Although I think Levy is onto something here, such claims seem to treat the easy and effortless accessibility of knowledge as a kind of uncaused cause, which grounds responsibility without itself depending on anything significantly related to an individual’s “real self,” or to factors within an individual’s control.  But the social-psychological research suggests that what we care about, how we live our everyday lives, and all the reason-responsive angels of our nature, are primary determinants of what springs to mind on particular occasions.

(2) Research on the goal-dependence of accessibility may also shed light on the “epistemology of ignorance” (Mills 1997, 18).  This research may help to flesh out the connections between, on the one hand, claims that people in positions of privilege tend to be indifferent toward the disadvantaged, and, on the other hand, claims that people in positions of privilege are ignorant of all the structural advantages and disadvantages at play.  Not caring feeds into not knowing which feeds into not caring, and so on.

(3) Under one guise or another, the importance of accessibility has long been known to philosophers of virtue.  Aristotle argues, for example, that akrasia results when an individual’s knowledge of what to do is temporarily inaccessible.  On John McDowell’s reading (1998, 17-18), the virtuous person’s knowledge of what he ought to do “silences” all competing considerations.  In other words, virtue entails that “the thing to do” in any given situation is accessible while competing considerations are inaccessible.  The virtuous person does not altogether forget these competing considerations; they just don’t come to mind when they are irrelevant.  And it is because they don’t come to mind that the virtuous person does not need to exert effortful self-control to avoid being influenced by those considerations.  (I take it that one doesn’t need to accept the Aristotelian-McDowellian theory of virtue in all its particulars to get the gist here.)  One might also think of Bernard Williams’ “one thought too many” case, regarding the person who has to reflect before deciding whether to save a drowning stranger or a drowning spouse.  Thinking about one’s duty or the moral calculus in such situations involves the wrong thought being accessed.

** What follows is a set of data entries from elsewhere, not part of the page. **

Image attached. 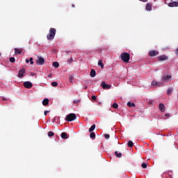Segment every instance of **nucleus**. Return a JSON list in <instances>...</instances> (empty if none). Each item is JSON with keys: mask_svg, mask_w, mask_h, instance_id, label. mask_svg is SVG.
Instances as JSON below:
<instances>
[{"mask_svg": "<svg viewBox=\"0 0 178 178\" xmlns=\"http://www.w3.org/2000/svg\"><path fill=\"white\" fill-rule=\"evenodd\" d=\"M56 34V29L54 28H51L49 29V33L47 35V38L49 41H52L54 38H55V35Z\"/></svg>", "mask_w": 178, "mask_h": 178, "instance_id": "obj_1", "label": "nucleus"}, {"mask_svg": "<svg viewBox=\"0 0 178 178\" xmlns=\"http://www.w3.org/2000/svg\"><path fill=\"white\" fill-rule=\"evenodd\" d=\"M120 58L122 62H124V63H127L130 60V54L126 52L122 53L120 55Z\"/></svg>", "mask_w": 178, "mask_h": 178, "instance_id": "obj_2", "label": "nucleus"}, {"mask_svg": "<svg viewBox=\"0 0 178 178\" xmlns=\"http://www.w3.org/2000/svg\"><path fill=\"white\" fill-rule=\"evenodd\" d=\"M76 118L77 116L75 113H70L66 116L65 120L67 122H73V120H76Z\"/></svg>", "mask_w": 178, "mask_h": 178, "instance_id": "obj_3", "label": "nucleus"}, {"mask_svg": "<svg viewBox=\"0 0 178 178\" xmlns=\"http://www.w3.org/2000/svg\"><path fill=\"white\" fill-rule=\"evenodd\" d=\"M25 75H26V69L21 68L18 72L17 77H19V79H22V77H24Z\"/></svg>", "mask_w": 178, "mask_h": 178, "instance_id": "obj_4", "label": "nucleus"}, {"mask_svg": "<svg viewBox=\"0 0 178 178\" xmlns=\"http://www.w3.org/2000/svg\"><path fill=\"white\" fill-rule=\"evenodd\" d=\"M101 86L104 90H111L112 85L106 84L105 81H102Z\"/></svg>", "mask_w": 178, "mask_h": 178, "instance_id": "obj_5", "label": "nucleus"}, {"mask_svg": "<svg viewBox=\"0 0 178 178\" xmlns=\"http://www.w3.org/2000/svg\"><path fill=\"white\" fill-rule=\"evenodd\" d=\"M152 86H154L155 87H162V86H163V83L158 81H153L152 82Z\"/></svg>", "mask_w": 178, "mask_h": 178, "instance_id": "obj_6", "label": "nucleus"}, {"mask_svg": "<svg viewBox=\"0 0 178 178\" xmlns=\"http://www.w3.org/2000/svg\"><path fill=\"white\" fill-rule=\"evenodd\" d=\"M38 65H42L43 63H45V59L41 56H38V59L36 61Z\"/></svg>", "mask_w": 178, "mask_h": 178, "instance_id": "obj_7", "label": "nucleus"}, {"mask_svg": "<svg viewBox=\"0 0 178 178\" xmlns=\"http://www.w3.org/2000/svg\"><path fill=\"white\" fill-rule=\"evenodd\" d=\"M168 6H170V8H177L178 7V1L170 2L168 3Z\"/></svg>", "mask_w": 178, "mask_h": 178, "instance_id": "obj_8", "label": "nucleus"}, {"mask_svg": "<svg viewBox=\"0 0 178 178\" xmlns=\"http://www.w3.org/2000/svg\"><path fill=\"white\" fill-rule=\"evenodd\" d=\"M24 87H25V88H31L33 83L30 81H26L24 83Z\"/></svg>", "mask_w": 178, "mask_h": 178, "instance_id": "obj_9", "label": "nucleus"}, {"mask_svg": "<svg viewBox=\"0 0 178 178\" xmlns=\"http://www.w3.org/2000/svg\"><path fill=\"white\" fill-rule=\"evenodd\" d=\"M171 79H172V75L163 76L161 78V81H168V80H170Z\"/></svg>", "mask_w": 178, "mask_h": 178, "instance_id": "obj_10", "label": "nucleus"}, {"mask_svg": "<svg viewBox=\"0 0 178 178\" xmlns=\"http://www.w3.org/2000/svg\"><path fill=\"white\" fill-rule=\"evenodd\" d=\"M159 52L158 51L152 50L149 51L150 56H156V55H159Z\"/></svg>", "mask_w": 178, "mask_h": 178, "instance_id": "obj_11", "label": "nucleus"}, {"mask_svg": "<svg viewBox=\"0 0 178 178\" xmlns=\"http://www.w3.org/2000/svg\"><path fill=\"white\" fill-rule=\"evenodd\" d=\"M159 108L161 112H164L166 109V107H165V105L161 103L159 106Z\"/></svg>", "mask_w": 178, "mask_h": 178, "instance_id": "obj_12", "label": "nucleus"}, {"mask_svg": "<svg viewBox=\"0 0 178 178\" xmlns=\"http://www.w3.org/2000/svg\"><path fill=\"white\" fill-rule=\"evenodd\" d=\"M158 59L159 60H166V59H168V56L165 55L159 56H158Z\"/></svg>", "mask_w": 178, "mask_h": 178, "instance_id": "obj_13", "label": "nucleus"}, {"mask_svg": "<svg viewBox=\"0 0 178 178\" xmlns=\"http://www.w3.org/2000/svg\"><path fill=\"white\" fill-rule=\"evenodd\" d=\"M48 104H49V99H44L42 101V105H44V106H47V105H48Z\"/></svg>", "mask_w": 178, "mask_h": 178, "instance_id": "obj_14", "label": "nucleus"}, {"mask_svg": "<svg viewBox=\"0 0 178 178\" xmlns=\"http://www.w3.org/2000/svg\"><path fill=\"white\" fill-rule=\"evenodd\" d=\"M97 72L94 70V69L90 71V77H95Z\"/></svg>", "mask_w": 178, "mask_h": 178, "instance_id": "obj_15", "label": "nucleus"}, {"mask_svg": "<svg viewBox=\"0 0 178 178\" xmlns=\"http://www.w3.org/2000/svg\"><path fill=\"white\" fill-rule=\"evenodd\" d=\"M95 127H96V125L92 124V126H91L90 128L89 129V133H92V131L95 130Z\"/></svg>", "mask_w": 178, "mask_h": 178, "instance_id": "obj_16", "label": "nucleus"}, {"mask_svg": "<svg viewBox=\"0 0 178 178\" xmlns=\"http://www.w3.org/2000/svg\"><path fill=\"white\" fill-rule=\"evenodd\" d=\"M61 138H63L64 140H66L67 138V134L66 132H63L61 134Z\"/></svg>", "mask_w": 178, "mask_h": 178, "instance_id": "obj_17", "label": "nucleus"}, {"mask_svg": "<svg viewBox=\"0 0 178 178\" xmlns=\"http://www.w3.org/2000/svg\"><path fill=\"white\" fill-rule=\"evenodd\" d=\"M20 54H22V51H20V49L15 48V55H20Z\"/></svg>", "mask_w": 178, "mask_h": 178, "instance_id": "obj_18", "label": "nucleus"}, {"mask_svg": "<svg viewBox=\"0 0 178 178\" xmlns=\"http://www.w3.org/2000/svg\"><path fill=\"white\" fill-rule=\"evenodd\" d=\"M98 65L102 67V69H104V63H102V60H99Z\"/></svg>", "mask_w": 178, "mask_h": 178, "instance_id": "obj_19", "label": "nucleus"}, {"mask_svg": "<svg viewBox=\"0 0 178 178\" xmlns=\"http://www.w3.org/2000/svg\"><path fill=\"white\" fill-rule=\"evenodd\" d=\"M146 9H147V10H151L152 9V6H151V4L147 3L146 5Z\"/></svg>", "mask_w": 178, "mask_h": 178, "instance_id": "obj_20", "label": "nucleus"}, {"mask_svg": "<svg viewBox=\"0 0 178 178\" xmlns=\"http://www.w3.org/2000/svg\"><path fill=\"white\" fill-rule=\"evenodd\" d=\"M127 106H129V108H131V107H134V106H136V104H134V103H131V102H129L128 103H127Z\"/></svg>", "mask_w": 178, "mask_h": 178, "instance_id": "obj_21", "label": "nucleus"}, {"mask_svg": "<svg viewBox=\"0 0 178 178\" xmlns=\"http://www.w3.org/2000/svg\"><path fill=\"white\" fill-rule=\"evenodd\" d=\"M172 91H173V88H169L168 90H167V95H169Z\"/></svg>", "mask_w": 178, "mask_h": 178, "instance_id": "obj_22", "label": "nucleus"}, {"mask_svg": "<svg viewBox=\"0 0 178 178\" xmlns=\"http://www.w3.org/2000/svg\"><path fill=\"white\" fill-rule=\"evenodd\" d=\"M52 65L54 67H59V63L58 62H53Z\"/></svg>", "mask_w": 178, "mask_h": 178, "instance_id": "obj_23", "label": "nucleus"}, {"mask_svg": "<svg viewBox=\"0 0 178 178\" xmlns=\"http://www.w3.org/2000/svg\"><path fill=\"white\" fill-rule=\"evenodd\" d=\"M115 155L117 158H122V153H118V152H115Z\"/></svg>", "mask_w": 178, "mask_h": 178, "instance_id": "obj_24", "label": "nucleus"}, {"mask_svg": "<svg viewBox=\"0 0 178 178\" xmlns=\"http://www.w3.org/2000/svg\"><path fill=\"white\" fill-rule=\"evenodd\" d=\"M128 147H129V148H131V147H133V141L129 140L127 143Z\"/></svg>", "mask_w": 178, "mask_h": 178, "instance_id": "obj_25", "label": "nucleus"}, {"mask_svg": "<svg viewBox=\"0 0 178 178\" xmlns=\"http://www.w3.org/2000/svg\"><path fill=\"white\" fill-rule=\"evenodd\" d=\"M90 138H95V133L90 132Z\"/></svg>", "mask_w": 178, "mask_h": 178, "instance_id": "obj_26", "label": "nucleus"}, {"mask_svg": "<svg viewBox=\"0 0 178 178\" xmlns=\"http://www.w3.org/2000/svg\"><path fill=\"white\" fill-rule=\"evenodd\" d=\"M52 87H58V82L54 81L51 83Z\"/></svg>", "mask_w": 178, "mask_h": 178, "instance_id": "obj_27", "label": "nucleus"}, {"mask_svg": "<svg viewBox=\"0 0 178 178\" xmlns=\"http://www.w3.org/2000/svg\"><path fill=\"white\" fill-rule=\"evenodd\" d=\"M48 136L49 137H52L53 136H55V134L53 131H49Z\"/></svg>", "mask_w": 178, "mask_h": 178, "instance_id": "obj_28", "label": "nucleus"}, {"mask_svg": "<svg viewBox=\"0 0 178 178\" xmlns=\"http://www.w3.org/2000/svg\"><path fill=\"white\" fill-rule=\"evenodd\" d=\"M15 57L10 58V62H11V63H15Z\"/></svg>", "mask_w": 178, "mask_h": 178, "instance_id": "obj_29", "label": "nucleus"}, {"mask_svg": "<svg viewBox=\"0 0 178 178\" xmlns=\"http://www.w3.org/2000/svg\"><path fill=\"white\" fill-rule=\"evenodd\" d=\"M118 106H119V105L116 103H114L113 104V108H114V109H118Z\"/></svg>", "mask_w": 178, "mask_h": 178, "instance_id": "obj_30", "label": "nucleus"}, {"mask_svg": "<svg viewBox=\"0 0 178 178\" xmlns=\"http://www.w3.org/2000/svg\"><path fill=\"white\" fill-rule=\"evenodd\" d=\"M142 168H143V169H147V163H143L142 164Z\"/></svg>", "mask_w": 178, "mask_h": 178, "instance_id": "obj_31", "label": "nucleus"}, {"mask_svg": "<svg viewBox=\"0 0 178 178\" xmlns=\"http://www.w3.org/2000/svg\"><path fill=\"white\" fill-rule=\"evenodd\" d=\"M68 63H73V58L71 57L70 59L67 60Z\"/></svg>", "mask_w": 178, "mask_h": 178, "instance_id": "obj_32", "label": "nucleus"}, {"mask_svg": "<svg viewBox=\"0 0 178 178\" xmlns=\"http://www.w3.org/2000/svg\"><path fill=\"white\" fill-rule=\"evenodd\" d=\"M29 62H30L31 65H34V62L33 61V58H29Z\"/></svg>", "mask_w": 178, "mask_h": 178, "instance_id": "obj_33", "label": "nucleus"}, {"mask_svg": "<svg viewBox=\"0 0 178 178\" xmlns=\"http://www.w3.org/2000/svg\"><path fill=\"white\" fill-rule=\"evenodd\" d=\"M69 80H70V81H73V75H70L69 76Z\"/></svg>", "mask_w": 178, "mask_h": 178, "instance_id": "obj_34", "label": "nucleus"}, {"mask_svg": "<svg viewBox=\"0 0 178 178\" xmlns=\"http://www.w3.org/2000/svg\"><path fill=\"white\" fill-rule=\"evenodd\" d=\"M92 101L97 100V97L95 95L92 96Z\"/></svg>", "mask_w": 178, "mask_h": 178, "instance_id": "obj_35", "label": "nucleus"}, {"mask_svg": "<svg viewBox=\"0 0 178 178\" xmlns=\"http://www.w3.org/2000/svg\"><path fill=\"white\" fill-rule=\"evenodd\" d=\"M104 137H105V138H106L108 140V138H109V137H111V136H109V134H105Z\"/></svg>", "mask_w": 178, "mask_h": 178, "instance_id": "obj_36", "label": "nucleus"}, {"mask_svg": "<svg viewBox=\"0 0 178 178\" xmlns=\"http://www.w3.org/2000/svg\"><path fill=\"white\" fill-rule=\"evenodd\" d=\"M79 102H80V100H74L73 102L74 104H79Z\"/></svg>", "mask_w": 178, "mask_h": 178, "instance_id": "obj_37", "label": "nucleus"}, {"mask_svg": "<svg viewBox=\"0 0 178 178\" xmlns=\"http://www.w3.org/2000/svg\"><path fill=\"white\" fill-rule=\"evenodd\" d=\"M44 116H47V113H49V111H44Z\"/></svg>", "mask_w": 178, "mask_h": 178, "instance_id": "obj_38", "label": "nucleus"}, {"mask_svg": "<svg viewBox=\"0 0 178 178\" xmlns=\"http://www.w3.org/2000/svg\"><path fill=\"white\" fill-rule=\"evenodd\" d=\"M141 2H147L148 0H139Z\"/></svg>", "mask_w": 178, "mask_h": 178, "instance_id": "obj_39", "label": "nucleus"}, {"mask_svg": "<svg viewBox=\"0 0 178 178\" xmlns=\"http://www.w3.org/2000/svg\"><path fill=\"white\" fill-rule=\"evenodd\" d=\"M31 76H35V74L33 73V72H31Z\"/></svg>", "mask_w": 178, "mask_h": 178, "instance_id": "obj_40", "label": "nucleus"}, {"mask_svg": "<svg viewBox=\"0 0 178 178\" xmlns=\"http://www.w3.org/2000/svg\"><path fill=\"white\" fill-rule=\"evenodd\" d=\"M29 62H30V60L26 59V63H29Z\"/></svg>", "mask_w": 178, "mask_h": 178, "instance_id": "obj_41", "label": "nucleus"}, {"mask_svg": "<svg viewBox=\"0 0 178 178\" xmlns=\"http://www.w3.org/2000/svg\"><path fill=\"white\" fill-rule=\"evenodd\" d=\"M48 77H52V74H49L48 75Z\"/></svg>", "mask_w": 178, "mask_h": 178, "instance_id": "obj_42", "label": "nucleus"}, {"mask_svg": "<svg viewBox=\"0 0 178 178\" xmlns=\"http://www.w3.org/2000/svg\"><path fill=\"white\" fill-rule=\"evenodd\" d=\"M176 55L178 56V48L177 49Z\"/></svg>", "mask_w": 178, "mask_h": 178, "instance_id": "obj_43", "label": "nucleus"}, {"mask_svg": "<svg viewBox=\"0 0 178 178\" xmlns=\"http://www.w3.org/2000/svg\"><path fill=\"white\" fill-rule=\"evenodd\" d=\"M165 116L169 117V114H166Z\"/></svg>", "mask_w": 178, "mask_h": 178, "instance_id": "obj_44", "label": "nucleus"}, {"mask_svg": "<svg viewBox=\"0 0 178 178\" xmlns=\"http://www.w3.org/2000/svg\"><path fill=\"white\" fill-rule=\"evenodd\" d=\"M72 8H74V4H72Z\"/></svg>", "mask_w": 178, "mask_h": 178, "instance_id": "obj_45", "label": "nucleus"}, {"mask_svg": "<svg viewBox=\"0 0 178 178\" xmlns=\"http://www.w3.org/2000/svg\"><path fill=\"white\" fill-rule=\"evenodd\" d=\"M0 56H1V53H0Z\"/></svg>", "mask_w": 178, "mask_h": 178, "instance_id": "obj_46", "label": "nucleus"}]
</instances>
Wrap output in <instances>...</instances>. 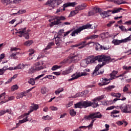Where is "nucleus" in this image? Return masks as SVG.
Instances as JSON below:
<instances>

(4) The (allegedly) low predictive power of measures of implicit attitudes (alluded to in Edouard Machery’s earlier post) might be improved by factoring in accessibility.  We already know that individuals with reliably accessible egalitarian commitments are less likely to act on their implicit biases than others.  Another straightforward possibility is that individuals with chronically accessible implicit biases will be more likely to act in biased ways than individuals with less chronically accessible implicit biases.  However, accessibility is partly a context- and cue-dependent affair.  So it is also possible that person A’s implicit biases are highly accessible in context C but not in context D, whereas person B’s implicit biases are accessible in D but not C.  These possibilities might also help to illuminate what’s going on in the (allegedly) low correlations between different measures of implicit biases.  Different measures involve different cues, which might differentially activate different individuals’ implicit biases.